DataMapper problem, should domain model be aware of the mapper object?

This is a question about the data mapper pattern, in which the mapper is responsible for CRUD operations on domain models in a flexible manner. The data mapper pattern is usually used together with UnitOfWork pattern. The UnitOfWork keeps track of the states of domain objects, it manages which objects will be inserted, updated or deleted. But there is a problem with UnitOfWork used in conjunction with DataMapper object.

I’ve heard from many articles that a good data mapper design the domain models are supposed to be unaware of the mapper’s existence. For instance, if I create a User Object, it’s should not keep a mapper object as its property. This does not seem to work at all with UnitOfWork, since when you commit on a UnitOfWork object, it will carry out the insert/update/delete operations on domain models. Now we are getting down to the main issue, these are operations that the data mapper handles, but how is a UnitOfWork object supposed to know about the data mappers? In other words, how does a UnitOfWork, a storage of domain models, know how to get the mappers from somewhere?

To me it seems that there are only two possible ways: Make the domain model aware of the existence of data mapper, or use static methods on mapper registry. I definitely hate the latter, but the former also comes with a price as the domain model will now possess the knowledge of its mapper object.

What do you think about this issue? How can it be resolved? Is it not a problem even if the domain model is indeed aware of the existence of mapper? Or are there other approaches to solve this dilemma? Please lemme know if you can help, thx.

Regular injection? Maybe I’m not understanding your problem. The UnitOfWork isn’t a domain model. It’s part of your mapper, so there’s nothing wrong with the UnitOfWork knowing about the mapper.

Well the question is how does unit of work know about data mapper? Do I store a list of the mapper object in unit of work? If not, how does unit of work know which data mapper to use when it’s inserting/updating/deleting a domain model?


$mappers = array(
    'User' => 'UserDataMapper',
    'Product' => 'ProductDataMapper',
);
$unitOfWork = new UnitOfWork($mappers);

$user = new User();
$unitOfWork->persist($user);
$unitOfWork-> flush();

So based on the metadata you provided, the unitOfWork will be able to create mappers based on the type of domain model object. The user object should of course remain blissfully unaware of how it is being persisted or hydrated.

I see, so you are essentially storing a Map of mappers in UnitOfWork, and in this way the UnitOfWork is handling mapping a domain model to its corresponding mapper, not the domain models themselves. Sounds like a plan, I like it so far.

I’ve another issue regarding data mapper though, it comes with mapping related objects. Lets say a domain model user needs to load a list of items owned by this user, to make things simple we are talking about privately owned items only. If I have both a UserMapper and an ItemMapper, how is this supposed to be handled? Do I store an ItemMapper instance in the UserMapper object and then have the UserMapper use its ItemMapper object to acquire a list of items owned by this user? But in this case, the UserMapper is aware of the existence of ItemMapper, is this a problem?
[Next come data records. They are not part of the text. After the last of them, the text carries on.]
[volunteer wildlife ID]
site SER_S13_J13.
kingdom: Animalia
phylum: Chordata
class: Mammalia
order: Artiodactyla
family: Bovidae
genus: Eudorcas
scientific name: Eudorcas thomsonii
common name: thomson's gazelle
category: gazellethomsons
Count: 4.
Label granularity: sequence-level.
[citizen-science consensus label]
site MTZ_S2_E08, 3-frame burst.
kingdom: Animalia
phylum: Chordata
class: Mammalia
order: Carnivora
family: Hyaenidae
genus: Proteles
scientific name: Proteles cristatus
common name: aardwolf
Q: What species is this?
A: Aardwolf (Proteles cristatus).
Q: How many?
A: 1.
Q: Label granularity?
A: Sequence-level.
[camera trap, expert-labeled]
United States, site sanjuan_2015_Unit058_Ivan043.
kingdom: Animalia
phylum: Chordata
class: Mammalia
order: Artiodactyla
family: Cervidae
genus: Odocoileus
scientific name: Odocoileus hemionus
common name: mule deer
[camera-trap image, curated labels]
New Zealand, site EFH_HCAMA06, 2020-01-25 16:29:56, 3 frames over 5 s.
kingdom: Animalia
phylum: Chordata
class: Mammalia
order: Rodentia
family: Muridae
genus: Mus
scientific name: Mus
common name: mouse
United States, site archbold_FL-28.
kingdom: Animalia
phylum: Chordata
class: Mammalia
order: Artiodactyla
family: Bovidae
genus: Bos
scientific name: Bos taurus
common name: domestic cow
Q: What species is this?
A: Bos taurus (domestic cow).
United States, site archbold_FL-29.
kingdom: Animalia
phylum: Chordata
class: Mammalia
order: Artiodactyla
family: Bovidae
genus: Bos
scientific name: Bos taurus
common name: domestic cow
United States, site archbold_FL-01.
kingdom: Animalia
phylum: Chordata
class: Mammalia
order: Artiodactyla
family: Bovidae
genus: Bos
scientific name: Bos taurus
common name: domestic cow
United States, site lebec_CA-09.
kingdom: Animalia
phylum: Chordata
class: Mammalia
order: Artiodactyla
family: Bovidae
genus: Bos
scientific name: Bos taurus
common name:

Now you are heading into Object Relational Mapping(ORM) territory in which you not only map objects to tables but you also map the relationships between objects. Fun stuff.

This is worth a read: http://www.redbeanphp.com/ . It basically shows how to relate objects without configuration tables and such. Easy to experiment with and quite useful in simple production systems.

More advanced solutions will have mappings like this:


Cerad\\Bundle\\GameBundle\\Entity\\Game:
    type:  entity
    table: games

    oneToMany:

       officials:
           targetEntity: GameOfficial
           mappedBy:     game
           indexBy:      slot
           cascade:      ['all']

This shows a one to many link between Games and Officials. When the GameRepository queries for games it’s smart enough to load the game officials as well if requested. Some systems also support lazy loading of related entities.

Not real easy to implement but a great time saver.

I see, thanks for the advices. I have another question regarding dependent-mapping though. Lets say I have a table called “user” that stores user basic information(id, username, password, email, session etc), while additional informations such as user profile is stored in dependent mapping tables such as “users_profile”. I can easily manage the selection, insertion and deletion of these dependent domain objects, but the problem is with update.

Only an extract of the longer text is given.